Few people would risk closing any real estate transaction without using the services of the neutral party known as an escrow holder. The neutral escrow officer holds the executed documents, money, or other items to be recorded, disbursed, or exchanged as part of a transaction. She will only record, disburse, or turn over the items to the appropriate recipient when all of the conditions to close have been satisfied by the parties—whether buyer, seller, lessor, lessee, borrower, or lender—based on the express escrow instructions each has provided to her.

Using an independent third-party escrow holder allows the parties to a transaction to avoid the difficulty of having to “trust” the other side(s) with their money, deeds or other items. Instead, the neutral escrow holder will maintain control of the items to be exchanged, disbursed or recorded until all conditions, required and agreed to by the parties, are met. Also important, the escrow holder is in a position to return items to the depositing party when the conditions cannot be met.

We know that escrow officers are diligent, hard-working people who do their best to avoid pitfalls in a transaction while maintaining that all-important neutrality to the parties. So, how do escrow officers identify the pitfalls in an escrow? In other words, how can escrow officers watch for and prevent fraud from occurring in an escrow?

Reporting over $3 billion in losses due to “suspicious activity” in connection with mortgage fraud, in recent years, both the banking and escrow industries have identified possible “red flags” that, accumulated, may be indicators that someone is trying to push a fraudulent transaction through an escrow. The FBI has been documenting and reporting on mortgage fraud investigations for several years.

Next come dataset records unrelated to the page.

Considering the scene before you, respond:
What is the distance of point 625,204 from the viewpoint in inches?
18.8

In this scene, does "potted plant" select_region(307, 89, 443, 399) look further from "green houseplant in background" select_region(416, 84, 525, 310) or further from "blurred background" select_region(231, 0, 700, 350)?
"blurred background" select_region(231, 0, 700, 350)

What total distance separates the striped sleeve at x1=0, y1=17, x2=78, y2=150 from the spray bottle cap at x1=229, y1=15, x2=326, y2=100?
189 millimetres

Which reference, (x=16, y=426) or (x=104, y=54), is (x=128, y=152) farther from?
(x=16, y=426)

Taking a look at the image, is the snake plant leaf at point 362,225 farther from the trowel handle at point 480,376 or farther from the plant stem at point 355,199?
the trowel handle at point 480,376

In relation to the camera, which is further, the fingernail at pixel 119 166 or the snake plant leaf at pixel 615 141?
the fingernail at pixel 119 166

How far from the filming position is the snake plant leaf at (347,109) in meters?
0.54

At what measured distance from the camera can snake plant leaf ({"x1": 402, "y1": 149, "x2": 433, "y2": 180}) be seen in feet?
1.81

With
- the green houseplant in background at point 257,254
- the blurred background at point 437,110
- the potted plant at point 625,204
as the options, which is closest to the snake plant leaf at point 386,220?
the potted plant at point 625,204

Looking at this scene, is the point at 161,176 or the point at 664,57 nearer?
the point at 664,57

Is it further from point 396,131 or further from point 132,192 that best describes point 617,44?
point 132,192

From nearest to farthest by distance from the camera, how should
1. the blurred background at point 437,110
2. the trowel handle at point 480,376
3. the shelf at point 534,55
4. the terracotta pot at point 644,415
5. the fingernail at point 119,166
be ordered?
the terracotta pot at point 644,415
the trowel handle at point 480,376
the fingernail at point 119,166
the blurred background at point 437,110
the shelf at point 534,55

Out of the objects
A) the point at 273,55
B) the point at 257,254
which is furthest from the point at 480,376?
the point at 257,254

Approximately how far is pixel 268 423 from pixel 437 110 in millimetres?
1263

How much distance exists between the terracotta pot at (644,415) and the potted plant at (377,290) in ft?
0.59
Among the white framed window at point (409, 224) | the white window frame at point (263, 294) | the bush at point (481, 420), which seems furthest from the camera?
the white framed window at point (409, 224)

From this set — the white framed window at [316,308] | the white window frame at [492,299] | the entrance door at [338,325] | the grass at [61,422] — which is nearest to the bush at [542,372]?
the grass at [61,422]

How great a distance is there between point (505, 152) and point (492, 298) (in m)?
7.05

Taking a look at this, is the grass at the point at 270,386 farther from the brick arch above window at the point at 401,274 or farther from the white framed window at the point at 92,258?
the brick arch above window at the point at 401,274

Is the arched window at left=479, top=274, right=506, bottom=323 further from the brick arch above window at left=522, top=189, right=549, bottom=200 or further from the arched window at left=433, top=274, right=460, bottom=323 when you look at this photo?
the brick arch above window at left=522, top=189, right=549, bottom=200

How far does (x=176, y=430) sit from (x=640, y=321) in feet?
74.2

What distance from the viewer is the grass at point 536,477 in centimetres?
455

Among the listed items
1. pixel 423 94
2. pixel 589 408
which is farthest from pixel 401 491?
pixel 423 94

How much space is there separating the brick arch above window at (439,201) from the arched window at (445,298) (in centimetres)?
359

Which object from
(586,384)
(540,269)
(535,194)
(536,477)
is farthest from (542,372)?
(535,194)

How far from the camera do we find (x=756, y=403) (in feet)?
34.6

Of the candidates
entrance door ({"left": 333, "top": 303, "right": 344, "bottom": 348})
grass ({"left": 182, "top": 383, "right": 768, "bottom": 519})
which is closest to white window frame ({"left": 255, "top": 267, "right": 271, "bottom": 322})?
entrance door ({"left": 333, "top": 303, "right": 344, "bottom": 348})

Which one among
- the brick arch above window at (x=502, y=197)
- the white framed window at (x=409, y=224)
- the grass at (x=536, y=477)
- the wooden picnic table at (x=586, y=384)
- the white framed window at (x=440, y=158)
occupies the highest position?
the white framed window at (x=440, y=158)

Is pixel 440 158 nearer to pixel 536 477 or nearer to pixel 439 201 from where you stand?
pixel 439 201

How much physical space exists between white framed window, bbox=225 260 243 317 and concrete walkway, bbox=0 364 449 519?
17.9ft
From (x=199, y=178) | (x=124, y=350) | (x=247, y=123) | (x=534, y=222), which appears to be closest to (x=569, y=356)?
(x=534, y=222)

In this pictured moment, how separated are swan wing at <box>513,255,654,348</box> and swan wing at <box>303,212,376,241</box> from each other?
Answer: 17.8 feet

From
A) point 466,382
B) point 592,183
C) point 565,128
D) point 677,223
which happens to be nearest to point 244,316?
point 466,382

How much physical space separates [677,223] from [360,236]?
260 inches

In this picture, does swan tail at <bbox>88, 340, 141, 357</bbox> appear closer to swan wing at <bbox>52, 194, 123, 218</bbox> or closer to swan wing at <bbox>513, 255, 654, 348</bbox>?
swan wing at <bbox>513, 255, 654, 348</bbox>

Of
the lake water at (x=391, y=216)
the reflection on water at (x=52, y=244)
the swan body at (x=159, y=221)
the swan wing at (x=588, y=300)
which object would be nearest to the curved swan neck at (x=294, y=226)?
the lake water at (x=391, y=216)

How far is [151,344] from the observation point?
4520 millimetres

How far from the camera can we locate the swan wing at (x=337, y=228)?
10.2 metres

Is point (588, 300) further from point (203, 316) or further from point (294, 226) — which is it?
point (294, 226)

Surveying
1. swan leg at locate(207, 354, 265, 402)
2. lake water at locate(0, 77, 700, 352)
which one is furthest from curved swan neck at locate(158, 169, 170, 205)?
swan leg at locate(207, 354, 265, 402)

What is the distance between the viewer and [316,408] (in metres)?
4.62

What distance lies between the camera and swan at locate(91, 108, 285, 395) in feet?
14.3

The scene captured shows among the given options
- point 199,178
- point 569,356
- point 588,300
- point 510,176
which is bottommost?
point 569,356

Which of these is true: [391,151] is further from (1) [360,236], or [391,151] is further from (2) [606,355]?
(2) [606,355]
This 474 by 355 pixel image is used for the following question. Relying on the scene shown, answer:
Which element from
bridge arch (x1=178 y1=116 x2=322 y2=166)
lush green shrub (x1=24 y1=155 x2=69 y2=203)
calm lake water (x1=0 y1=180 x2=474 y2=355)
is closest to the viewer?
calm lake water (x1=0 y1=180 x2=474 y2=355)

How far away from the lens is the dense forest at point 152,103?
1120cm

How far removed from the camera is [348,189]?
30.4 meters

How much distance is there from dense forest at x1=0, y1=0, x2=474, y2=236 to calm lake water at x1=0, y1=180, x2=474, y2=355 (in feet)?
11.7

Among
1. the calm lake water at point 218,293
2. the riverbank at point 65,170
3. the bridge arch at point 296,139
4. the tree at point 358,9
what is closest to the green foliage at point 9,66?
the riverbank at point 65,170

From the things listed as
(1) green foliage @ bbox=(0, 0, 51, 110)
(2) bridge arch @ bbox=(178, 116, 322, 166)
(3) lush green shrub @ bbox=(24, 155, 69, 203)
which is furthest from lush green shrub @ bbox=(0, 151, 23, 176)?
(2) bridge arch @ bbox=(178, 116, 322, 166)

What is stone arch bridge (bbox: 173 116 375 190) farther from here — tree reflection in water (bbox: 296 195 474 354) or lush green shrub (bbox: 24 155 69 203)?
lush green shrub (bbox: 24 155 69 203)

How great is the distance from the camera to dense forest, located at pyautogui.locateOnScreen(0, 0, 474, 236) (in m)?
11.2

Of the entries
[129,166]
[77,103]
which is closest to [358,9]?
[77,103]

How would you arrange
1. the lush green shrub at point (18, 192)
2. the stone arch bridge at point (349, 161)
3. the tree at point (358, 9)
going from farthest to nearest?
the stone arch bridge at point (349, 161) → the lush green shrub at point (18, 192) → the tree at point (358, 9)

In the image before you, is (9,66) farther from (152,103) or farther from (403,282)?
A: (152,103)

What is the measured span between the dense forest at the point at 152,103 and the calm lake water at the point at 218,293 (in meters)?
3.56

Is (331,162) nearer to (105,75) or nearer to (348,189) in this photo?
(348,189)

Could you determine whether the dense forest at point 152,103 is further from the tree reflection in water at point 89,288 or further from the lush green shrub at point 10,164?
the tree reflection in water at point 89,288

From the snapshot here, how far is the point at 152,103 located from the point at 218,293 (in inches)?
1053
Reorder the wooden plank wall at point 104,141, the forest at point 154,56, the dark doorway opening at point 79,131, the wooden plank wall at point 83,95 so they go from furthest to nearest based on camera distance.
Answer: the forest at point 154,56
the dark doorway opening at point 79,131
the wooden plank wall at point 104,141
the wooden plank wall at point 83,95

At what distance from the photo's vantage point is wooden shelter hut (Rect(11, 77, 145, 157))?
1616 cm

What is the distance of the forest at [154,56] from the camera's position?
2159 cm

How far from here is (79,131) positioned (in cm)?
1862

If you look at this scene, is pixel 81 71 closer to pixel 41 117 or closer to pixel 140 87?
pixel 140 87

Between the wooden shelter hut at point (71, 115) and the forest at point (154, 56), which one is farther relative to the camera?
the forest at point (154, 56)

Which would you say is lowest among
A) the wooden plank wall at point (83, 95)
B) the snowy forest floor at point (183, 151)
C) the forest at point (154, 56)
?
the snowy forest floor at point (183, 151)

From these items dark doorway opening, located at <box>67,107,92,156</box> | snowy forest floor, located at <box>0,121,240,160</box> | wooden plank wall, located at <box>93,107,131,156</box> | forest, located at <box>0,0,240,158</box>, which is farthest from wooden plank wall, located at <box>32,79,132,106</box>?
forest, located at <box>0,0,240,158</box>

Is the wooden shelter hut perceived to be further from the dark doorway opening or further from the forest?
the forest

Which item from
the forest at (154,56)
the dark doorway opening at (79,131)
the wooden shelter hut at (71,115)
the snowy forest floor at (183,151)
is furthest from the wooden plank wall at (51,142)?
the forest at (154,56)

While one or two red flags does not always mean there was an intent to defraud, several of them may very well signal fraud in the transaction. Some fraud schemes with easily identifiable red flags are:

Straw Buyers. Escrow officers succeed by developing repeat business. It may be appropriate in certain circumstances to have steady, repeat business with the same people, such as where the client is a mortgage banker handling a number of closings on a regular basis. Nevertheless, escrow holders should be alert for situations atypical for rapid-fire repeat business, because the escrow may actually involve a “straw buyer.”

Straw buyers are loan applicants used by fraudsters to disguise the true buyer or the true nature of the transaction. Signs that you may be dealing with a straw buyer include:

  • Buyer does not intend to live or work in the subject residential or commercial property (e.g., unrealistic commute, size or condition of the property inappropriate);
  • No real estate agent is used (not an arm’s-length transaction);
  • Power of Attorney is used;
  • A residential borrower takes out loan after loan to acquire multiple houses;
  • Addresses of borrowers, employers or lenders are post office boxes; and
  • Deals occur at a quick pace with buyers and sellers sharing similar names (property flips commonly use family members as straw-man buyers).

Property Flipping. Property flipping is illegal when property is purchased and resold quickly in violation of a lender’s short-sale regulations and/or at a price that results from an artificially inflated appraisal. Sign of improper flipping include:

  • Use of straw buyers;
  • Seller recently acquired title to the property, or will acquire title concurrently with the subject escrow transaction;
  • Property was recently acquired in a short-sale or through an REO sale at a much lower price;
  • No real estate agent is being used;
  • Owner on title or appraisal does not match sales contract.

Property flipping is not automatically illegal. However, be watchful for these and other red flags, as described by Fannie Mae in its article, “Common Red Flags – Resources to Help You Combat Mortgage Fraud.

Non-Arms Length Transactions. Another sign to investigate further is when the parties appear to be connected in some way, whether through ethnic background, names, even initials. With short sales, for example, a fictitious purchase offer may be made by a straw man (the homeowner’s accomplice) to fraudulently reduce the debt secured by the property and allow the borrower/homeowner to stay in the property. Signs include:

  • The buyer appears in the property’s chain of title;
  • The buyer’s name is similar to the seller’s;
  • No real estate agent;
  • Payouts are made to unknown parties;
  • Payouts are requested after close of escrow;
  • Cash back to a buyer from loan proceeds.

What should you do when you see these red flags? While none of these activities are absolute markers for illegal behavior, in pairs or added together they may raise enough red flags to warrant further investigation. Look for suspicious payoff demands, such as those with grammatical or typographical errors, or those with low-dollar payoff demands on high-dollar loans. Watch for uninsured deeds in a transaction, or repeated refinances for the same amount on the same property in short time frames. Confirm there are no unusual payment amounts in and out of escrow, or accounting records that show stop payments. Even call the numbers on payoff demands to confirm they are real numbers, or call the spouse who purportedly executed an inter-spousal transfer deed to confirm the document is authentic. Certainly keep management apprised of red flags so that legal counsel can be consulted when appropriate.

It may seem impossible to halt all fraud that others try to whitewash through escrow. Nevertheless, bad escrow transactions can cost you a lot in claims and lawsuits, even when you do nothing wrong and if you eventually win. So, watch out for red flags, and take steps early on to avoid more expensive problems down the road.